Wrong threading.active_count() results when using ThreadPool - python

I am using the multiprocessing.pool.ThreadPool with N threads (e.g 5 threads) and I wanted to check the total number of active threads in my process. To do that I am using the method threading.active_count(). I know it's a different module, but I found no other method to count the number of active threads in the multiprocessing package,
The expected result is N+1 (the number of threads I started plus the main thread), but I always get a higher number.
For ThreadPool(2) I am getting 6 active threads
For ThreadPool(5) I am getting 9 active threads
For ThreadPool(10) I am getting 14 active threads
It's important to say that threading.active_count() works fine when creating threads using the threading module.

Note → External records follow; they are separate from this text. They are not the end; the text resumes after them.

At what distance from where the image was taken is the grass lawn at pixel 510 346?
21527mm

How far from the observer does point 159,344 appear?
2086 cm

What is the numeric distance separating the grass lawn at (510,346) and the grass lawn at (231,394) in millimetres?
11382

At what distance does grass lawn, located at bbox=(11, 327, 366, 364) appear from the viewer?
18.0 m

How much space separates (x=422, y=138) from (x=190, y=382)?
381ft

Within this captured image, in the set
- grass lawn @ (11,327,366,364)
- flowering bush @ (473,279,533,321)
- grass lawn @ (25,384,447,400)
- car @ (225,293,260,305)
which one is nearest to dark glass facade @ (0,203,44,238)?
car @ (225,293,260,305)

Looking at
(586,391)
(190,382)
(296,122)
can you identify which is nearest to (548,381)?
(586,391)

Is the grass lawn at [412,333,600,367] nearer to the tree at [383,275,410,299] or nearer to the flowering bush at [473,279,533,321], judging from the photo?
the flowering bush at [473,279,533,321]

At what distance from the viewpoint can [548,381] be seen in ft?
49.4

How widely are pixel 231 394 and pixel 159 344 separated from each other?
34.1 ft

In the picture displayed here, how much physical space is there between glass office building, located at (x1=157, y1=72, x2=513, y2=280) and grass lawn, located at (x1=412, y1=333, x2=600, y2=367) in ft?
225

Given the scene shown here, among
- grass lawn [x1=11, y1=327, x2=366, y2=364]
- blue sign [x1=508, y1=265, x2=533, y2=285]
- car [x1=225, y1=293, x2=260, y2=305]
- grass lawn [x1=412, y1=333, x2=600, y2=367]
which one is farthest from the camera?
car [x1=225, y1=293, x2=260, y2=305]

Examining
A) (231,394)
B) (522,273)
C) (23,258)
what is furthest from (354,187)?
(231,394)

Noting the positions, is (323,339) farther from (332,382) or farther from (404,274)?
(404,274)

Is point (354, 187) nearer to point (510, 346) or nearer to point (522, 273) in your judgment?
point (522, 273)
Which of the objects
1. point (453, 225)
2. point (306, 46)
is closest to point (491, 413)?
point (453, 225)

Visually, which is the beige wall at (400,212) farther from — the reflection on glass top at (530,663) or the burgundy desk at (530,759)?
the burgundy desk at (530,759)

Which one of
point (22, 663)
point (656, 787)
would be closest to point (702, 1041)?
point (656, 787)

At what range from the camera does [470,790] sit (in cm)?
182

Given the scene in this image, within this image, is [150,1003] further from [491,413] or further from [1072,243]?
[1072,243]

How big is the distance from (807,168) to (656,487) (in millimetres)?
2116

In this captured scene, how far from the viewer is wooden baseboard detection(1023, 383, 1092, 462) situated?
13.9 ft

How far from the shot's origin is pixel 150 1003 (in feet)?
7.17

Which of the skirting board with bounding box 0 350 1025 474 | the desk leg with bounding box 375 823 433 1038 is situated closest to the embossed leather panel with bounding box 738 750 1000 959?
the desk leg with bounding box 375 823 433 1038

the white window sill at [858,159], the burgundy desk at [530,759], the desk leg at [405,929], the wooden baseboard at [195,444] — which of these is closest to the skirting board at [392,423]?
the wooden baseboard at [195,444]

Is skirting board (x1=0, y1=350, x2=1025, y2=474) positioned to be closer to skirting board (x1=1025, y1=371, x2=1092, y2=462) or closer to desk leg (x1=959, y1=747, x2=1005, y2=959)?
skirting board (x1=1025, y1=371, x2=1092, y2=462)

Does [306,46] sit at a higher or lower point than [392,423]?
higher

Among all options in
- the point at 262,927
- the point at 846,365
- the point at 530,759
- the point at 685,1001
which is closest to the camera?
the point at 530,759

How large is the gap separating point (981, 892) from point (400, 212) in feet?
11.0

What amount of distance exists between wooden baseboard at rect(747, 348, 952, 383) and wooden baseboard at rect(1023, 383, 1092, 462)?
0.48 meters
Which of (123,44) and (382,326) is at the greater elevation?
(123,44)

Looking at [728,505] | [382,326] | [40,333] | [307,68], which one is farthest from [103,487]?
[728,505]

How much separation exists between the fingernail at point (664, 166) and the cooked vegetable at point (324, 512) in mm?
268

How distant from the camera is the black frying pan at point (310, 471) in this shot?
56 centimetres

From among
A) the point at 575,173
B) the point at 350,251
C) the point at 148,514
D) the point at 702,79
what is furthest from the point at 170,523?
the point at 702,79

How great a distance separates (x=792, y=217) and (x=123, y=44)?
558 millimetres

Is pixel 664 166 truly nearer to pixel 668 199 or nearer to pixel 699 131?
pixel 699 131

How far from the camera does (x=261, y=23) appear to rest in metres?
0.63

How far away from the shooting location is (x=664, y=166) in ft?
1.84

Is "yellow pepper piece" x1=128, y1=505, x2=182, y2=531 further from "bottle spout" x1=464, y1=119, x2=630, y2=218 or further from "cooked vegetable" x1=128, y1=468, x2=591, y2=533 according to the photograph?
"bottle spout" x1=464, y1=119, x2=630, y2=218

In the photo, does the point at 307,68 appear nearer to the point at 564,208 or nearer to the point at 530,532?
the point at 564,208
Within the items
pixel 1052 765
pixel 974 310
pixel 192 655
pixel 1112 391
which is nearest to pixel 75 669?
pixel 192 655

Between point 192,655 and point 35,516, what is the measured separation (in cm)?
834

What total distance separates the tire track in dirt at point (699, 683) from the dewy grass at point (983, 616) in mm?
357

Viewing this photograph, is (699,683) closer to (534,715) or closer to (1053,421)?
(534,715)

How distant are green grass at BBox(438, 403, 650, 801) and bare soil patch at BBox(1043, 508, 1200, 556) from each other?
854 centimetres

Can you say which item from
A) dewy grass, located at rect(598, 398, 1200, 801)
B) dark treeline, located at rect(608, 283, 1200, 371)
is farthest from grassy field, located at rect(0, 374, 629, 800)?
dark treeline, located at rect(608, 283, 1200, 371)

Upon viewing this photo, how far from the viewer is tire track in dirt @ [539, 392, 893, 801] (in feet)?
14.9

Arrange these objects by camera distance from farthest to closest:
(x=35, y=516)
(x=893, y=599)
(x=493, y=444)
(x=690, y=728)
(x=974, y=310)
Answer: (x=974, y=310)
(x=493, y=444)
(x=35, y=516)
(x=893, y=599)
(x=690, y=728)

And I found out that multiprocessing.pool.ThreadPool is not well documented.
Can someone help me?
A reproduceable code is described bellow
import threading
from multiprocessing.pool import ThreadPool
import time
import requests
import os
urls_to_download = [
'https://picsum.photos/seed/1/1920/1080',
'https://picsum.photos/seed/2/1920/1080',
'https://picsum.photos/seed/3/1920/1080',
'https://picsum.photos/seed/4/1920/1080',
'https://picsum.photos/seed/5/1920/1080',
'https://picsum.photos/seed/6/1920/1080',
'https://picsum.photos/seed/7/1920/1080',
'https://picsum.photos/seed/8/1920/1080',
'https://picsum.photos/seed/9/1920/1080',
'https://picsum.photos/seed/10/1920/1080',
'https://picsum.photos/seed/11/1920/1080',
'https://picsum.photos/seed/12/1920/1080',
'https://picsum.photos/seed/13/1920/1080',
'https://picsum.photos/seed/14/1920/1080',
'https://picsum.photos/seed/15/1920/1080',
'https://picsum.photos/seed/16/1920/1080',
'https://picsum.photos/seed/17/1920/1080'
]
output_dir = 'downloaded_images'
##
def download(url):
print(f'downloading {url}')
img_data = requests.get(url).content
img_name = url.split('/')[-3]
img_name = f'{img_name}.jpg'
print(f'Received data for {img_name}')
print(f'Active Threads: {threading.active_count()}')
with open(os.path.join(output_dir,img_name), 'wb') as img_file:
img_file.write(img_data)
number_of_threads = 2
t1 = time.perf_counter()
with ThreadPool(number_of_threads) as pool:
pool.map(download,urls_to_download)
t2 = time.perf_counter()
print(f'Finished in {t2-t1} seconds')

Related

Python multiprocessing finish the work correctly, but the processes still alive (Linux)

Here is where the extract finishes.